No Left Turn

The latest line from the open-borders lobby is that the American public is now with them. Don’t believe it. The latest Gallup poll, from early April, has 47 percent of the public thinking that immigration should be decreased, compared with 35 percent who want it left as is and only 15 percent who want it increased. President Bush, John McCain, the Chamber of Commerce, and much of the rest of the great and good are siding with that 15 percent — and, all too often, condemning the great majority of the American public as “yahoos.”

It is true that some poll questions, read in isolation, appear to support the president. The same Gallup poll asked if illegal aliens should all be deported, should be allowed to remain in the U.S. for a limited time, or should be allowed to stay here and become citizens if they meet certain conditions. The last option won 63 percent support. But there are two things worth noticing here. The first is that the list of options is artificially limited. Respondents were not allowed to say that they favored shrinking the illegal population over time by stepping up enforcement of the law. A contemporaneous Fox News poll shows 57 percent support for “trying to send as many illegal immigrants back to their home countries as possible.”

The second is that the question does not specify whether the law would be enforced against new illegal immigrants. If we brought immigration down to a manageable, which is to say more easily assimilable, level — by, for example, bringing the arrival rate of new illegals down to a fraction of what it is now while leaving legal-immigration levels unchanged — then we might favor lenient treatment for some of the illegal immigrants already here ourselves.

To put it another way: Amnesty is not the most objectionable feature of the president’s plan. It is the combination of amnesty with laxity in enforcement and a new guest-worker program to which we object. If we are not going to require employers to take the simplest steps to verify the legal status of their employees, then an amnesty will simply act as a magnet for more illegal immigration in the future.

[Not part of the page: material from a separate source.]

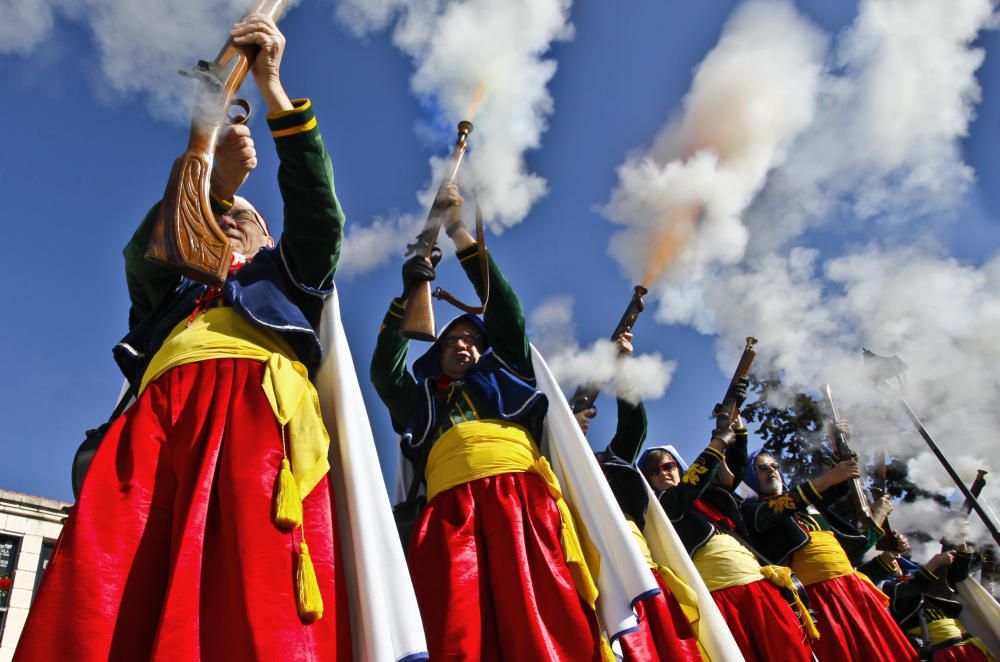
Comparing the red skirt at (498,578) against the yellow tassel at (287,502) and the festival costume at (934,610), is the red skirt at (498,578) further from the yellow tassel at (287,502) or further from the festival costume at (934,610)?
the festival costume at (934,610)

Gallup also has the country evenly split on the merits of building a wall along the Mexican border. Fox News finds 73 percent wanting “fines and criminal charges against employers who hire illegal immigrants.” The only real change in the politics of this issue isn’t any new support for open borders. It is Republicans’ increased fear, brought on by the illegal-immigrant rallies and the ecstatic media coverage thereof, of being labeled racist or anti-immigrant.

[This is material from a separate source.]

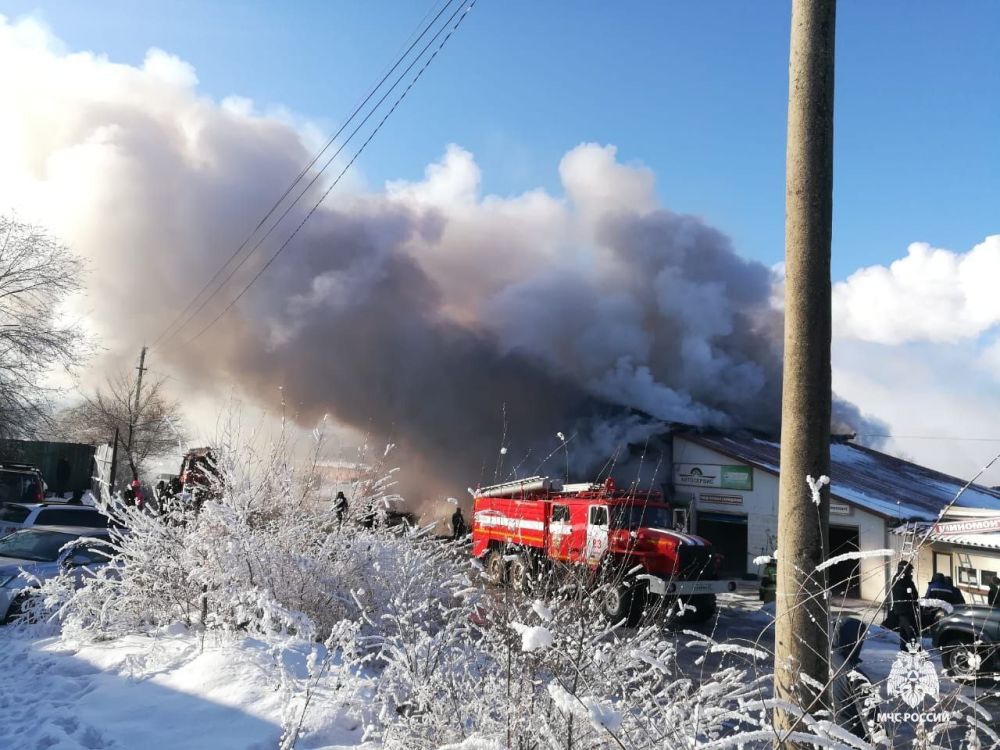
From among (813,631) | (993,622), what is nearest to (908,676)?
(813,631)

The wisest course for Republicans would be to say something like the following: “Immigration has made this country better. Immigration can continue to work for America if we make sure that it proceeds in an orderly, manageable, and rational way. We will enforce our laws at the border and the workplace. Once we have brought illegal immigration under control, we will consider increasing legal immigration levels and granting an amnesty to some illegal immigrants who are already here. Whatever we decide, we will at all times treat illegal immigrants humanely.”

Republicans who defend these views will of course be called racist and anti-immigrant (sometimes by conservatives who should know better). The response should be that anyone who makes that accusation is calling the American public racist — which isn’t a winning election platform.